[GOAL OF THE EXERCISE] Rewrite the lines below as a numbered list, omitting the blank lines.

★ ★ ★

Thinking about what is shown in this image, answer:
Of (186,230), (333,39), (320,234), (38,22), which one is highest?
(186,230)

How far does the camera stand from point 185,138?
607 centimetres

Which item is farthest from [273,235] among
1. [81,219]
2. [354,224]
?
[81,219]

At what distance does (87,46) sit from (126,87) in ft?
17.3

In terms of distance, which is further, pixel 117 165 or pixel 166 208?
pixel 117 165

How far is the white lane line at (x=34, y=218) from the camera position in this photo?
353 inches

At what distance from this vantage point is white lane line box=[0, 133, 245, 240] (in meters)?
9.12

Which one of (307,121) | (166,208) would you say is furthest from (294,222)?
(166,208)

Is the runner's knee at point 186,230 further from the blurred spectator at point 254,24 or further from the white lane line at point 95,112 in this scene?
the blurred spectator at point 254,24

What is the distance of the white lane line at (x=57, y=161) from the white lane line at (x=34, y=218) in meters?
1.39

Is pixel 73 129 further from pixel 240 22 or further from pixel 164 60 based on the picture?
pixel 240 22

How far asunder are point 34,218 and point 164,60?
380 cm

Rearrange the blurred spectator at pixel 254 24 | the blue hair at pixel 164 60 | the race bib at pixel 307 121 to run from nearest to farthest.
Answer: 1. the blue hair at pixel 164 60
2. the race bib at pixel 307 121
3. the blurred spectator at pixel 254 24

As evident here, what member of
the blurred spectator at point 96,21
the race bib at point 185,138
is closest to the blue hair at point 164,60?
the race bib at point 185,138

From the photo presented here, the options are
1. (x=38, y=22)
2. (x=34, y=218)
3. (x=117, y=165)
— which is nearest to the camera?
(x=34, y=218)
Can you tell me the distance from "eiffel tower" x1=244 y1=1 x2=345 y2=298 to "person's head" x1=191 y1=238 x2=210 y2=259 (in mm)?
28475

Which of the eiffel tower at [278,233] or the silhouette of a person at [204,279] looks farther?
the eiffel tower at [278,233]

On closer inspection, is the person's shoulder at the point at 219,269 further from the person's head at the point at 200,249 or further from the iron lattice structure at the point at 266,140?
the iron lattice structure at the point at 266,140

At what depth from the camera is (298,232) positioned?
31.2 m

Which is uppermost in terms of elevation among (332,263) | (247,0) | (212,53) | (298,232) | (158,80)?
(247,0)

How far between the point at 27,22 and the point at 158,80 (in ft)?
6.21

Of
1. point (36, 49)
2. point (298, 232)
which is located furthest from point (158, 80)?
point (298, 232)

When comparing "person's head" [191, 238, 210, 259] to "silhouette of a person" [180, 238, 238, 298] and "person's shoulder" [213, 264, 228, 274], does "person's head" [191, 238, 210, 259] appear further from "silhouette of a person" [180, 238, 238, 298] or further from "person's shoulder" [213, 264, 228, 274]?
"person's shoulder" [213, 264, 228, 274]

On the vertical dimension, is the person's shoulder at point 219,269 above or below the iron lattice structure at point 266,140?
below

★ ★ ★

[WRITTEN SOLUTION]
1. Thinking about what is shown in this image, answer:
2. Of (186,230), (333,39), (320,234), (38,22), which one is highest?
3. (186,230)
4. How far does the camera stand from point 185,138?
5. 607 centimetres
6. Which item is farthest from [273,235] among
7. 1. [81,219]
8. 2. [354,224]
9. ?
10. [81,219]
11. At what distance does (87,46) sit from (126,87) in ft?
12. 17.3
13. In terms of distance, which is further, pixel 117 165 or pixel 166 208?
14. pixel 117 165
15. How far is the white lane line at (x=34, y=218) from the camera position in this photo?
16. 353 inches
17. At what distance from this vantage point is white lane line box=[0, 133, 245, 240] (in meters)?
18. 9.12
19. Which one of (307,121) | (166,208) would you say is furthest from (294,222)?
20. (166,208)
21. Is the runner's knee at point 186,230 further from the blurred spectator at point 254,24 or further from the white lane line at point 95,112 in this scene?
22. the blurred spectator at point 254,24
23. What is the distance of the white lane line at (x=57, y=161) from the white lane line at (x=34, y=218) in meters?
24. 1.39
25. Is pixel 73 129 further from pixel 240 22 or further from pixel 164 60 based on the picture?
26. pixel 240 22
27. How far asunder are point 34,218 and point 164,60?
28. 380 cm
29. Rearrange the blurred spectator at pixel 254 24 | the blue hair at pixel 164 60 | the race bib at pixel 307 121 to run from nearest to farthest.
30. Answer: 1. the blue hair at pixel 164 60
31. 2. the race bib at pixel 307 121
32. 3. the blurred spectator at pixel 254 24
33. As evident here, what member of
34. the blurred spectator at point 96,21
35. the race bib at point 185,138
36. is closest to the blue hair at point 164,60?
37. the race bib at point 185,138
38. From the photo presented here, the options are
39. 1. (x=38, y=22)
40. 2. (x=34, y=218)
41. 3. (x=117, y=165)
42. — which is nearest to the camera?
43. (x=34, y=218)
44. Can you tell me the distance from "eiffel tower" x1=244 y1=1 x2=345 y2=298 to "person's head" x1=191 y1=238 x2=210 y2=259 (in mm)?
45. 28475
46. Which of the eiffel tower at [278,233] or the silhouette of a person at [204,279] looks farther?
47. the eiffel tower at [278,233]
48. On closer inspection, is the person's shoulder at the point at 219,269 further from the person's head at the point at 200,249 or further from the iron lattice structure at the point at 266,140?
49. the iron lattice structure at the point at 266,140
50. At what depth from the camera is (298,232) positioned?
51. 31.2 m
52. Which is uppermost in terms of elevation among (332,263) | (247,0) | (212,53) | (298,232) | (158,80)?
53. (247,0)
54. How far between the point at 27,22 and the point at 158,80 (in ft)?
55. 6.21
56. Of
57. 1. point (36, 49)
58. 2. point (298, 232)
59. which is located furthest from point (158, 80)?
60. point (298, 232)
61. When comparing "person's head" [191, 238, 210, 259] to "silhouette of a person" [180, 238, 238, 298] and "person's shoulder" [213, 264, 228, 274], does "person's head" [191, 238, 210, 259] appear further from "silhouette of a person" [180, 238, 238, 298] or further from "person's shoulder" [213, 264, 228, 274]?
62. "person's shoulder" [213, 264, 228, 274]
63. On the vertical dimension, is the person's shoulder at point 219,269 above or below the iron lattice structure at point 266,140?
64. below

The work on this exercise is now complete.